■ Metin bölümü:

İmansız eşin boşaması durumunda, imanlı eşin yükümlülüğünün olmaması konusuna gelinceye dek şu iki aşamayı yerine getirmesi gerekmektedir:

Birinci: İmanlı taraf bu boşanmada hiçbir rol oynamamalıdır. Ailesini kurtarmak için elinden geleni yapmalı ve yukarıda dediğimiz gibi sevgide ve saygıda kusur etmemelidir. İmanlı eşin istediği tek şey  inancına karışılmaması ve ibadetine engel olunmamasıdır. Eşine onu  sevdiğini, saydığını söylemeli ve onu anladığını ifade etmelidir.

İkinci: Eğer imansız taraf boşanmayı istiyor ve ısrar ediyorsa ve özellikle bu konu artık aile huzurunu iyice bozuyor, ailenin fertlerinin esenliğini kaçırıyorsa, esenliğin korunması ve daha kötü sonuçların çıkmaması için imanlı taraf, imansız tarafın açtığı boşanma davasının noktalanmasına izin verebilir. Zaten birçok örnekte görüldüğü gibi bu noktaya kadar gelmiş evlilikler, imanlı taraf hayır dese de uzun uzun mahkemelerin olmasına, ailenin iyice yaralanmasına ve büyük tatsızlıkların  yaşanmasına sahne olmaktadır.

Bu ikinci noktada da boşanma bir emir değil, son noktada uygulanabilir ve birçok sorunu engellemek için bir uzlaşma çıkışıdır.

■ Sağlanan kayıtlar:
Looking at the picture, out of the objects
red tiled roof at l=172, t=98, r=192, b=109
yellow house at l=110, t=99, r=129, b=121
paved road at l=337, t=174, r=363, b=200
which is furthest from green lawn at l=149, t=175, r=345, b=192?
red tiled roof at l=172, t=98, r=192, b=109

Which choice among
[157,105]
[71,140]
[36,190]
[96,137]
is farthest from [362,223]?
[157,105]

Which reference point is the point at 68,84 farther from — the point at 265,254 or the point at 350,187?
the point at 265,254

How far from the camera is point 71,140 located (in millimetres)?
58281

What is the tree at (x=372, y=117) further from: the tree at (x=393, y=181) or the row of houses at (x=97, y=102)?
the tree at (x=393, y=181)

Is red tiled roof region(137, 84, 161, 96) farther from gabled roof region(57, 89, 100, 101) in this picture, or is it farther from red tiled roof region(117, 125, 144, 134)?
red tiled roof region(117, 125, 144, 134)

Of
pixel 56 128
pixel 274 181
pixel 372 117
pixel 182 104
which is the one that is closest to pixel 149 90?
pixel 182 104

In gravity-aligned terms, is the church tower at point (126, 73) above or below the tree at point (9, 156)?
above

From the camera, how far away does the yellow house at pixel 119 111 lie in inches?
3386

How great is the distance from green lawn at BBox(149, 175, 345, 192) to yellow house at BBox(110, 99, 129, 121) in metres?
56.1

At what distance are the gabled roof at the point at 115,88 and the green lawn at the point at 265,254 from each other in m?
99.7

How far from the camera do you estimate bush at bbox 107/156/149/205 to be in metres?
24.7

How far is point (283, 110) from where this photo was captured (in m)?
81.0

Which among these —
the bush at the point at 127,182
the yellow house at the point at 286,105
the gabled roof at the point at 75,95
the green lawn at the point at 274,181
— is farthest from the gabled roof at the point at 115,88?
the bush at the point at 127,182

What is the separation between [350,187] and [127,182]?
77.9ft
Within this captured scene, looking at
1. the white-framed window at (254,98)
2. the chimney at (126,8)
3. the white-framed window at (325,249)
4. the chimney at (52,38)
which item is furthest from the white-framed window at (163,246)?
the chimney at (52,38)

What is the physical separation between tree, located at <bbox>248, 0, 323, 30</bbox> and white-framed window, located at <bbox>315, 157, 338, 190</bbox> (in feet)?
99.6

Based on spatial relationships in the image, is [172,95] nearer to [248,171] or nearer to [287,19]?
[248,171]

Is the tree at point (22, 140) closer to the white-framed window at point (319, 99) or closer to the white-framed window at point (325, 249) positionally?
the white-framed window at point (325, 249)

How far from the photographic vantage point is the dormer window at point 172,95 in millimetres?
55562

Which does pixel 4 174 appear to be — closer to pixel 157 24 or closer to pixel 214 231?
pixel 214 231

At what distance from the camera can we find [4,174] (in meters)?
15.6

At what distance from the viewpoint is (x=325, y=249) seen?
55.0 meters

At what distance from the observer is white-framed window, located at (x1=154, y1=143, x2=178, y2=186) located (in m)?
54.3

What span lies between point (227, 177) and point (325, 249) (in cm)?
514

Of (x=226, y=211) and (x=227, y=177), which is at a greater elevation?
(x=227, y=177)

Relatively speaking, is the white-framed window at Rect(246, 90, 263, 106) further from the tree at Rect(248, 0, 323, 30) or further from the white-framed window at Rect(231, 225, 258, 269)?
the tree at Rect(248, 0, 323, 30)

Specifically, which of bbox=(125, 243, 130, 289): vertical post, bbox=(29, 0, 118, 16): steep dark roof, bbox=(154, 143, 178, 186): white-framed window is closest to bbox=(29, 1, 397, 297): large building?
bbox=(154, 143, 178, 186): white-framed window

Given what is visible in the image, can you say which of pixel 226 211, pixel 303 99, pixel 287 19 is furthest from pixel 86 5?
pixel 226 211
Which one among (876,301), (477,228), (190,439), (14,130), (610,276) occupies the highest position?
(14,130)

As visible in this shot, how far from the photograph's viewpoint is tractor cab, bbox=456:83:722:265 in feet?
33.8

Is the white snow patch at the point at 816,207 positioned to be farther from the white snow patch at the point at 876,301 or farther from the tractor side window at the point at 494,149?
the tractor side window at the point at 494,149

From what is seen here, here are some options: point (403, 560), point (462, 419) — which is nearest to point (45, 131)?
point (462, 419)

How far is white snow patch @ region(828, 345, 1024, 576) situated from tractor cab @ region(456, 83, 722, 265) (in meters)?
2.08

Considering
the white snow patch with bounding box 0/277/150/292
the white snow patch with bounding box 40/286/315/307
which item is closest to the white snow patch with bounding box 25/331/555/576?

■ Yapılacak görevler:
- A) Kayıtlarda "region" dizesini içeren tüm satırları seçip aynen aktarın. Büyük-küçük harf ayrımı dikkate alınmalıdır.
- B) İmansız eşin boşanma talebini ele alan metni, son cümlesinin ardından devam ettirin.

■ Beklenen çıktılar:
- A)
Is red tiled roof region(137, 84, 161, 96) farther from gabled roof region(57, 89, 100, 101) in this picture, or is it farther from red tiled roof region(117, 125, 144, 134)?
red tiled roof region(117, 125, 144, 134)
How far is white snow patch @ region(828, 345, 1024, 576) situated from tractor cab @ region(456, 83, 722, 265) (in meters)?

- B)
Acaba zina ve imansız eşin ısrarla boşanmaya gitmesi gibi çok özel sorunlar dışında boşanma için başka istisnalar söz konusu mudur? İnsan günahlı bir benliğe sahip olduğuna göre kendisine öldüresiye eziyet eden bir kocaya karşı kadın kendisini korumak maksadıyla boşanabilir mi? Bu ve benzeri birçok sorun günahlı benliklerin bir sonucu olarak karşımıza çıkacaktır. Acaba o zaman inanlı kişinin tavrı ne olacaktır? Evliliği sadece aralarında bir antlaşma olarak niteleyen ve öğretenler vardır. Bazen eşlerden biri bu antlaşmayı bırakıp giderse evlilik kendiliğinden bozulmuştur şeklinde bir sonuç çıkartmaktadırlar.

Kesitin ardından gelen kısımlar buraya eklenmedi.